Text excerpt:
“Don’t murder me …” – Dire Wolf
“In the Timbers of Fennario…”
Today’s murder ballad dances merrily along borderlines with which we’ve become familiar in this blog; boundaries between celebration and fear, civilization and savagery, traditional and post-modern balladry – and of course that inscrutable passage between life and death. “Dire Wolf” is an unabashedly happy song in the voice of the ghost of a man murdered by a six hundred pound predator. As art, it was born in a glorious blaze of light during one of the Grateful Dead’s most creative periods, and it hit the smoky concert halls and hungry turntables of post-Summer-of-Love America while a serial killer stalked the Bay Area’s nighttime streets.
Folks say much online and in print about the song and the band during this period, and we don’t propose to repeat all that here. Our aim today is only to place the song gently in the living playlist we at Murder Ballad Monday hold dear.
It may not be a perfect fit, but you get to judge that for yourself…
Lyrics for the Grateful Dead’s “Dire Wolf”
“I sat down to my supper…”
Despite what I said in the introduction, it would be a mistake to tie the song’s inspiration to The Zodiac Killer. We’ll get to that bit in the next section. Robert Hunter, in a journal entry from July 29, 1996 that is no longer available online but is cited here, confirmed that the inspiration for “Dire Wolf” was not tied to any historical act of violence –
The song “Dire Wolf” was inspired, at least in name, by watching the Hound of the Baskervilles on TV with Garcia. We were speculating on what the ghostly hound might turn out to be, and somehow the idea that maybe it was a Dire Wolf came up… We thought Dire Wolves were great big beasts. Extinct now, it turns out they were quite small and ran in packs. But the idea of a great big wolf named Dire was enough to trigger a lyric. As I remember, I wrote the words quickly the next morning upon waking, in that hypnogogic state where deep rooted associations meld together with no effort. Garcia set it later that afternoon.
In a 1986 interview for Relix magazine, Hunter also spoke about the ballad…
“The imagery occurred to me in a dream. I woke up and grabbed a pencil before I was entirely awake and wrote the whole song down. I think I managed to capture the quality of the dream by writing it down before I was wide awake.”

Material:
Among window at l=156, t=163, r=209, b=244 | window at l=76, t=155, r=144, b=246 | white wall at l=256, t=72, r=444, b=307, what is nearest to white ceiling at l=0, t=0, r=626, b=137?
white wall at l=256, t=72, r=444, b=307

Parts of the exercise:
A) Reproduce the part of the "Dire Wolf" post that begins with "Today’s murder ballad" and ends after "Monday hold dear.".
B) Write the next part of the post about the Grateful Dead's "Dire Wolf," picking up after its final sentence.

Written responses:
A)
Today’s murder ballad dances merrily along borderlines with which we’ve become familiar in this blog; boundaries between celebration and fear, civilization and savagery, traditional and post-modern balladry – and of course that inscrutable passage between life and death. “Dire Wolf” is an unabashedly happy song in the voice of the ghost of a man murdered by a six hundred pound predator. As art, it was born in a glorious blaze of light during one of the Grateful Dead’s most creative periods, and it hit the smoky concert halls and hungry turntables of post-Summer-of-Love America while a serial killer stalked the Bay Area’s nighttime streets.
Folks say much online and in print about the song and the band during this period, and we don’t propose to repeat all that here. Our aim today is only to place the song gently in the living playlist we at Murder Ballad Monday hold dear.

B)
It’s clear then this is no traditional murder ballad, at least in the sense that it didn’t come into being for any of the standard reasons we can identify with such music. On the other hand, you’ll see that this song isn’t faking it. As for provenance, the larger creation story of “Dire Wolf” is documented and well-cited in an essay written by Light Into Ashes for the blog Grateful Dead Guide. It’s well worth the time if you want the story in detail. For our purposes today, a quick summary of its key points will suffice.
It was May of 1969 and the Dead were in transition from their psychedelic ‘primal’ phase to the period of folk-country influence typified by the music on Workingman’s Dead and American Beauty. Hunter was living in large rural house with Jerry Garcia and Mountain Girl, and he wrote furiously in a sustained, hyper-creative state. That spring and summer he produced many of the lyrics that, with Garcia’s arrangement, would become some of the band’s best-known songs. The night of TV watching that Hunter mentioned seems to have happened sometime that month, and the song was fairly well set later the next day.
The Grateful Dead debuted “Dire Wolf” live on June 7, 1969 at the Fillmore West and by June 21 at the Fillmore East, Bob Weir was singing too and Jerry added his instantly recognizable pedal steel guitar, an instrument with which he had recently fallen in love. The Dead recorded the song the following February, and released it on Workingman’s Dead on June 14, 1970. In between the bookends of those dates, America passed through both Woodstock and Altamont, and the counterculture’s “high and beautiful wave” finally broke and began to recede. In the wake of that flood, the Grateful Dead played “Dire Wolf” consistently, if sparingly, for a total of 237 times before Jerry Garcia’s death in 1995. It still makes the lineup of the various post-Jerry incarnations of the band. You’ll see below that other musicians like the song as well.
It seems built to last.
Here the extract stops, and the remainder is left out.